Extracted page text data
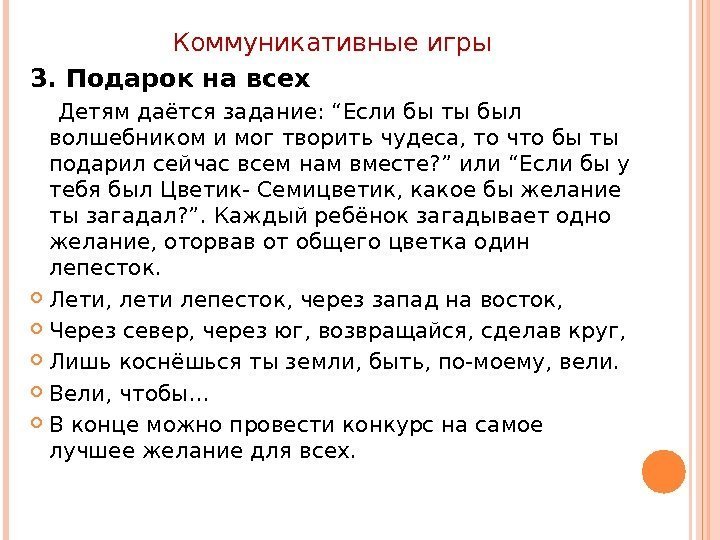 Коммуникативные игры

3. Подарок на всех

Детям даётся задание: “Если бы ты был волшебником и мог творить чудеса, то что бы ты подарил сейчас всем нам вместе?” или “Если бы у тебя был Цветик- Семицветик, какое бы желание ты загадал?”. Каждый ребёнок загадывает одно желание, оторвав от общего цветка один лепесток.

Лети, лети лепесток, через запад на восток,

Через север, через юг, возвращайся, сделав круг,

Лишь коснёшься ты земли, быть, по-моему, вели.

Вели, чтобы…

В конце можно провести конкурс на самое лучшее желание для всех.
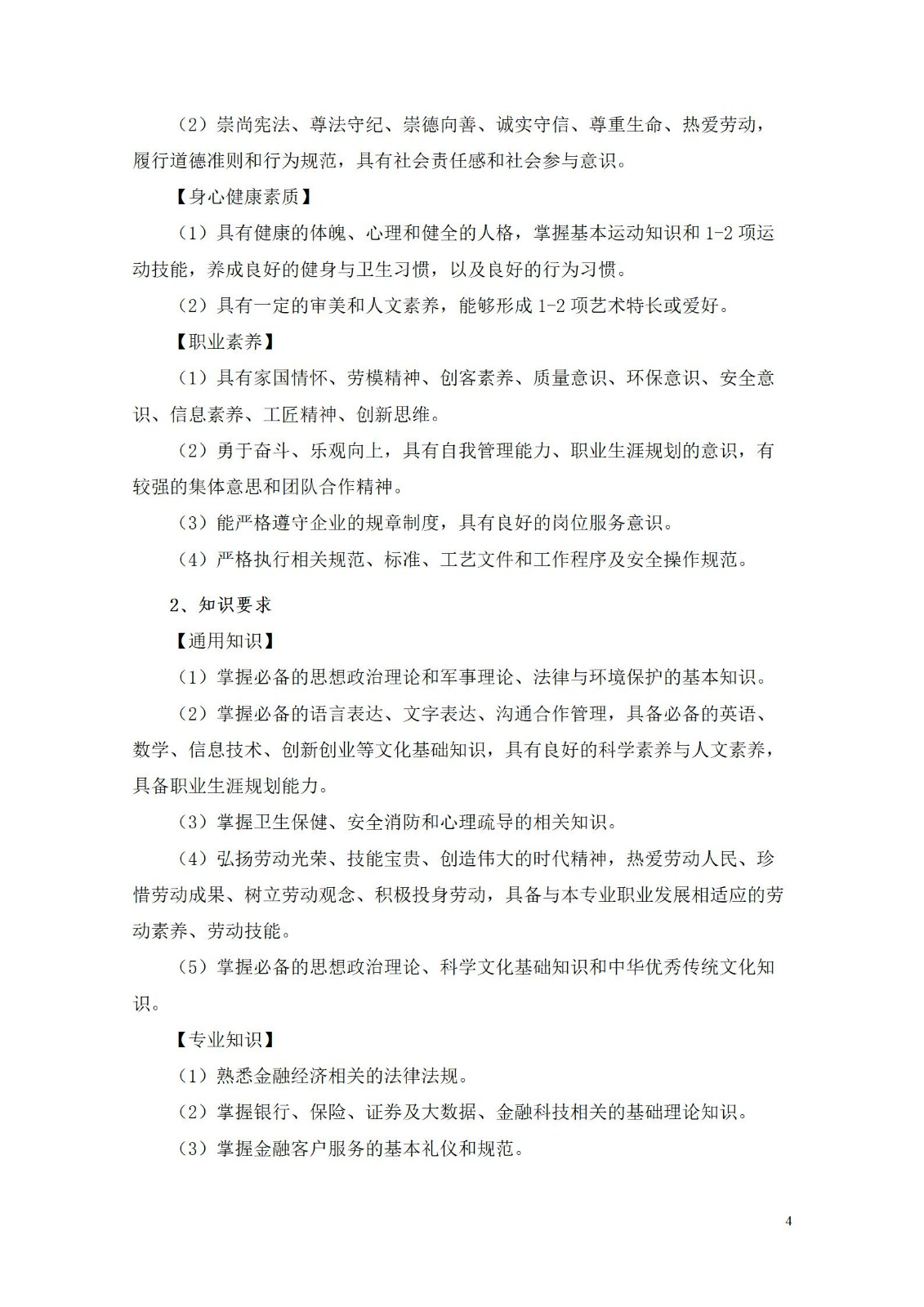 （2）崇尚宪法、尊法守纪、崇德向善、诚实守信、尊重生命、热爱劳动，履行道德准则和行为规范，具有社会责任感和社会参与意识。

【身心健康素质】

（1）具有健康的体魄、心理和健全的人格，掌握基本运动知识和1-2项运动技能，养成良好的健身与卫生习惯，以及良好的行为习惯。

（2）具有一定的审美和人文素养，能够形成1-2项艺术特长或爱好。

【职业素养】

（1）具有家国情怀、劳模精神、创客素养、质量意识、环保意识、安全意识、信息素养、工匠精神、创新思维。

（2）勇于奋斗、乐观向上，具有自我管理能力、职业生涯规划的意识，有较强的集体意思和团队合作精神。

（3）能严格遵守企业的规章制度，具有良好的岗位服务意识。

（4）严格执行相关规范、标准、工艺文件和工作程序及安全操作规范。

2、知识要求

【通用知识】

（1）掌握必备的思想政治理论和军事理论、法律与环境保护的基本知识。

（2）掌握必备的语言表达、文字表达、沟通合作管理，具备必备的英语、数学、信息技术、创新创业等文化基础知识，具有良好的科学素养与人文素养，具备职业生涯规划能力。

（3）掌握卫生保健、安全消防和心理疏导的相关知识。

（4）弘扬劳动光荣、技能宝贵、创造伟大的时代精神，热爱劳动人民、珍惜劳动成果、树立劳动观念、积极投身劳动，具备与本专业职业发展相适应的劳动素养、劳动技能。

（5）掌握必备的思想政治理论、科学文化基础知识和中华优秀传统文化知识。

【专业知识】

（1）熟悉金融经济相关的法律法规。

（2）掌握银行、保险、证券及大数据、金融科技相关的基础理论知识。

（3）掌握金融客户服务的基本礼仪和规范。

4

▸ WHAT IS EXPECTED
Drop the pictures, then write out only the lines running from the one containing "Через север, через" through the last line above, both included, exactly.

▸ TASK OUTPUT
Через север, через юг, возвращайся, сделав круг,

Лишь коснёшься ты земли, быть, по-моему, вели.

Вели, чтобы…

В конце можно провести конкурс на самое лучшее желание для всех.
 （2）崇尚宪法、尊法守纪、崇德向善、诚实守信、尊重生命、热爱劳动，履行道德准则和行为规范，具有社会责任感和社会参与意识。

【身心健康素质】

（1）具有健康的体魄、心理和健全的人格，掌握基本运动知识和1-2项运动技能，养成良好的健身与卫生习惯，以及良好的行为习惯。

（2）具有一定的审美和人文素养，能够形成1-2项艺术特长或爱好。

【职业素养】

（1）具有家国情怀、劳模精神、创客素养、质量意识、环保意识、安全意识、信息素养、工匠精神、创新思维。

（2）勇于奋斗、乐观向上，具有自我管理能力、职业生涯规划的意识，有较强的集体意思和团队合作精神。

（3）能严格遵守企业的规章制度，具有良好的岗位服务意识。

（4）严格执行相关规范、标准、工艺文件和工作程序及安全操作规范。

2、知识要求

【通用知识】

（1）掌握必备的思想政治理论和军事理论、法律与环境保护的基本知识。

（2）掌握必备的语言表达、文字表达、沟通合作管理，具备必备的英语、数学、信息技术、创新创业等文化基础知识，具有良好的科学素养与人文素养，具备职业生涯规划能力。

（3）掌握卫生保健、安全消防和心理疏导的相关知识。

（4）弘扬劳动光荣、技能宝贵、创造伟大的时代精神，热爱劳动人民、珍惜劳动成果、树立劳动观念、积极投身劳动，具备与本专业职业发展相适应的劳动素养、劳动技能。

（5）掌握必备的思想政治理论、科学文化基础知识和中华优秀传统文化知识。

【专业知识】

（1）熟悉金融经济相关的法律法规。

（2）掌握银行、保险、证券及大数据、金融科技相关的基础理论知识。

（3）掌握金融客户服务的基本礼仪和规范。

4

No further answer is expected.